* **Selected excerpt**
The first is Chappell’s view of the modern world of rest and rotation:

“I can understand that you’ve got to give the fast bowlers a breather every now and then, but to rest batsmen is bollocks.”

Broadly speaking, we agree with this and we think it highlights our main issue with the fixture list and the necessity for rest. However, first we’ll nitpick.

Physical rest versus mental rest

In general, batsmen – and perhaps spinners as well – don’t need physical rest in the way that fast bowlers do. We therefore see little point in resting them from a particular match. However, we do think that they can occasionally benefit from skipping a tour or series in order to retain their enthusiasm.

If that sounds unduly soft, let us explain. It’s not about how the poor millionaires are suffering. It’s more to do with top level sport being about incredibly fine margins and how enthusiasm can ensure that a player fully engages with practice and preparation and all that crap. If you want a batsman at his best for a particular Test series, enthusiasm is one of the ingredients you need and if you’ve eroded that by picking him for a seven-match one-day international series, you’ll have to settle for him performing at 90 per cent or whatever.

The imbalance

But that isn’t really the issue that’s raised by Chappell’s comments. What bothers us is the imbalance. If fast bowlers need resting more than batsmen, you’re forever pitting one nation’s very best batsmen against ‘some of the better bowlers’ from another country.

* **Short problem A**
From the excerpt on resting cricketers, return the passage word for word. Begin at the words "If that sounds" and stop after "from another country.".
* **Short problem B**
Name every type of player the excerpt on resting cricketers discusses in connection with whether they need rest.

* **Supplied information**
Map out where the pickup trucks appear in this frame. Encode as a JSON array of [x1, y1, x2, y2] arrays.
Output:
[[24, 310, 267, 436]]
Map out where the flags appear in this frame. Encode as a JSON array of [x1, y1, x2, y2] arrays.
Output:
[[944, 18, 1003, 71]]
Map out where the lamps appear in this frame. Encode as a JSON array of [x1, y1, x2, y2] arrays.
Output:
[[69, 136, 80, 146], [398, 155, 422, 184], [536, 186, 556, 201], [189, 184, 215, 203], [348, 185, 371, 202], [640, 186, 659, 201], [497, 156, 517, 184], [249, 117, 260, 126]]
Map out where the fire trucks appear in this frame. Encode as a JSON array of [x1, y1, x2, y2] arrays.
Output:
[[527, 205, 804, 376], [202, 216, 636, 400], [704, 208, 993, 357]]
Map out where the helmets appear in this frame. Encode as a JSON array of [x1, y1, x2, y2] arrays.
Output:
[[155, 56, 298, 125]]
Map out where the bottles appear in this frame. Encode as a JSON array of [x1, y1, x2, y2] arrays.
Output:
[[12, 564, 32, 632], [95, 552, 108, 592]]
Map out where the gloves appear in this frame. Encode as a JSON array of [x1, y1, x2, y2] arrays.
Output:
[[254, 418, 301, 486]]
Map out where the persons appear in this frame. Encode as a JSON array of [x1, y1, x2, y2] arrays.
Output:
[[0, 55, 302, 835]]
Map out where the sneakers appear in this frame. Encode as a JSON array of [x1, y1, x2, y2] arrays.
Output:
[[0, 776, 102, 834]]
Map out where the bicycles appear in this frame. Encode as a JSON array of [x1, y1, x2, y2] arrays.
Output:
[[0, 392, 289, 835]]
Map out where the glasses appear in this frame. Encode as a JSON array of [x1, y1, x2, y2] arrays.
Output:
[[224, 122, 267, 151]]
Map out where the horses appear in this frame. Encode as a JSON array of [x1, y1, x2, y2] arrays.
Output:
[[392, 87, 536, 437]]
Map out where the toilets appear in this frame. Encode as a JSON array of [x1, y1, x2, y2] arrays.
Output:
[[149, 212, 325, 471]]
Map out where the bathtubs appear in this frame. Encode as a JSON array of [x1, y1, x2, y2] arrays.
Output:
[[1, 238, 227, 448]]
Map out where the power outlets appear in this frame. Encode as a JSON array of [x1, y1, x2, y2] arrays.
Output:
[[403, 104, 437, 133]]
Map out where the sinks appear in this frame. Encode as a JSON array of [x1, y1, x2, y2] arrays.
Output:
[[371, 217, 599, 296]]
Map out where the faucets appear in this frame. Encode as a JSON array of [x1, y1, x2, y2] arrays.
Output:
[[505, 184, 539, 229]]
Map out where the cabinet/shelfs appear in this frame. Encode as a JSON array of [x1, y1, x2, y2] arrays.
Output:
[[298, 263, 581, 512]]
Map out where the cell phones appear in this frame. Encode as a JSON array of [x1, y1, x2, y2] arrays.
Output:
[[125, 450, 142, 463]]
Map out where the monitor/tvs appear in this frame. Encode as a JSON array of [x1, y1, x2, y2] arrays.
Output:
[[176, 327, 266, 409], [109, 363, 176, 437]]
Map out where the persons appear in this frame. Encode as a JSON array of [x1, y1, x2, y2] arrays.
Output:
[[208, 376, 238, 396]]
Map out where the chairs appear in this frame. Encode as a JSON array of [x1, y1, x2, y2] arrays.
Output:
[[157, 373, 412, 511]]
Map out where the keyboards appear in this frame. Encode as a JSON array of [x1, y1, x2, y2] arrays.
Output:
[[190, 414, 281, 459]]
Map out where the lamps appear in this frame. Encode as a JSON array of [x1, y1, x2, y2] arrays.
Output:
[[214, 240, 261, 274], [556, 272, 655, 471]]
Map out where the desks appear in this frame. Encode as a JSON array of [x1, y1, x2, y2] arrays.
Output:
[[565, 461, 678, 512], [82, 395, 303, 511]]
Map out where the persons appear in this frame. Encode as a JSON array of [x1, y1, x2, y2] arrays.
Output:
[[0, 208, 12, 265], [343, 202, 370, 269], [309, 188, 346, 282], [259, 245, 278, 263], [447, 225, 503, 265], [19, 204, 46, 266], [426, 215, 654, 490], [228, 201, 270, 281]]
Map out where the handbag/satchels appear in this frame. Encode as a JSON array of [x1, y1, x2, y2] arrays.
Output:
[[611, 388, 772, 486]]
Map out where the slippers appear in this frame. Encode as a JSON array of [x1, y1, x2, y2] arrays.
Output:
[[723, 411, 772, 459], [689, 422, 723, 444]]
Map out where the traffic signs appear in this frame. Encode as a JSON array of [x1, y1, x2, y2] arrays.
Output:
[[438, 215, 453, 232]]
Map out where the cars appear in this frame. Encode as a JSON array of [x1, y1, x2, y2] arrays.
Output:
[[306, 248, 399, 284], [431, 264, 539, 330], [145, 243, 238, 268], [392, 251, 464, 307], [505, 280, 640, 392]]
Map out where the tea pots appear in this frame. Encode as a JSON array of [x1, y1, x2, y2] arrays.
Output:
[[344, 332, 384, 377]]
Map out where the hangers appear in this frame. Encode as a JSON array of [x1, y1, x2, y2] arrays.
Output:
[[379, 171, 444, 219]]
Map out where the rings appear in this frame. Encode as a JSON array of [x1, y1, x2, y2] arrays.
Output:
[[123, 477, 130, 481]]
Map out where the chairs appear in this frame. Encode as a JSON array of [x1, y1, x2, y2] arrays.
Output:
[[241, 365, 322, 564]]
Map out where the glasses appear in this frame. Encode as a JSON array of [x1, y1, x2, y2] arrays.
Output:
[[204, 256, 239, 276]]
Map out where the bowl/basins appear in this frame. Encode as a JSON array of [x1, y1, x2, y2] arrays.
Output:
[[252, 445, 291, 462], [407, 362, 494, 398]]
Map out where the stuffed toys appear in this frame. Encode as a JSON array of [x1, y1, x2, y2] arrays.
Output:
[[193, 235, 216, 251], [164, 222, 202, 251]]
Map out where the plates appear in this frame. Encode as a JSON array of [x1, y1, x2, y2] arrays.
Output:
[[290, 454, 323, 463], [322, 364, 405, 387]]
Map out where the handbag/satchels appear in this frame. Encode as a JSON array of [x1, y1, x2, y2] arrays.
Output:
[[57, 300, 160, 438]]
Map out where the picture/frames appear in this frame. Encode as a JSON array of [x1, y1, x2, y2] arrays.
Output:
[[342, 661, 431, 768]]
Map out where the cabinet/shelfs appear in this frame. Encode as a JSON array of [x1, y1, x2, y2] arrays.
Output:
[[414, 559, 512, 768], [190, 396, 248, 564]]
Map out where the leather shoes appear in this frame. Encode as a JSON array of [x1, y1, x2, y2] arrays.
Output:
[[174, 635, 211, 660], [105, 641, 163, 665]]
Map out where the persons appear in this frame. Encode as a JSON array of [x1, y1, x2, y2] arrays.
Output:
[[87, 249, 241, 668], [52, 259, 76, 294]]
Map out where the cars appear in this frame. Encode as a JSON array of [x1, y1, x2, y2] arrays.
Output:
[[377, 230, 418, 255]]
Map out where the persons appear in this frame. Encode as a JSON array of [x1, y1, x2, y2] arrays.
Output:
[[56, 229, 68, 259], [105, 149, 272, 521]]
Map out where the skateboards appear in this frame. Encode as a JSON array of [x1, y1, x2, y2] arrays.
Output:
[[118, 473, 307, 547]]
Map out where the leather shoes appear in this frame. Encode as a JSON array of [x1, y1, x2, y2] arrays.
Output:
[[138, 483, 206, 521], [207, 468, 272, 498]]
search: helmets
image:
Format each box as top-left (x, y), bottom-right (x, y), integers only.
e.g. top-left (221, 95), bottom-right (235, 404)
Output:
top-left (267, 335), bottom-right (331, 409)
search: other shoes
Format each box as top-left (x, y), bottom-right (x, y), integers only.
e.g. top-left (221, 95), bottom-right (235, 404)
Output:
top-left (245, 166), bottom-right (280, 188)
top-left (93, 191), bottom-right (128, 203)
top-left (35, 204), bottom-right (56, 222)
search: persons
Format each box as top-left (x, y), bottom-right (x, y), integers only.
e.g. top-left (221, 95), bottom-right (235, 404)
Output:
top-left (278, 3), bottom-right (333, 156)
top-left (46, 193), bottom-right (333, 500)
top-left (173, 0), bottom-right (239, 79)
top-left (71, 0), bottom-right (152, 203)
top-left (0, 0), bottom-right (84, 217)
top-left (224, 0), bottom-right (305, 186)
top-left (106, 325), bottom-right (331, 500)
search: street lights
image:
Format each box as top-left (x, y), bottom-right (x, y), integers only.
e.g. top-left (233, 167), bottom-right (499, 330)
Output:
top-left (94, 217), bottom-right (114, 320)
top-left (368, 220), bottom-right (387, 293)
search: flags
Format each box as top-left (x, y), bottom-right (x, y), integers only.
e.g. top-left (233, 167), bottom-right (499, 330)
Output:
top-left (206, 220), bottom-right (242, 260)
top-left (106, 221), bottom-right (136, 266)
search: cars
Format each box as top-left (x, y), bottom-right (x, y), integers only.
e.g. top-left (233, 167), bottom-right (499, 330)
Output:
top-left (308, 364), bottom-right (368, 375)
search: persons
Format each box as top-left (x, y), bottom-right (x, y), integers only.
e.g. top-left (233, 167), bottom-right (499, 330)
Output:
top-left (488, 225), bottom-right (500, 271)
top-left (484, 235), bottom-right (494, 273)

* **Reply A**
If that sounds unduly soft, let us explain. It’s not about how the poor millionaires are suffering. It’s more to do with top level sport being about incredibly fine margins and how enthusiasm can ensure that a player fully engages with practice and preparation and all that crap. If you want a batsman at his best for a particular Test series, enthusiasm is one of the ingredients you need and if you’ve eroded that by picking him for a seven-match one-day international series, you’ll have to settle for him performing at 90 per cent or whatever.

The imbalance

But that isn’t really the issue that’s raised by Chappell’s comments. What bothers us is the imbalance. If fast bowlers need resting more than batsmen, you’re forever pitting one nation’s very best batsmen against ‘some of the better bowlers’ from another country.

* **Reply B**
- Fast bowlers
- Batsmen
- Spinners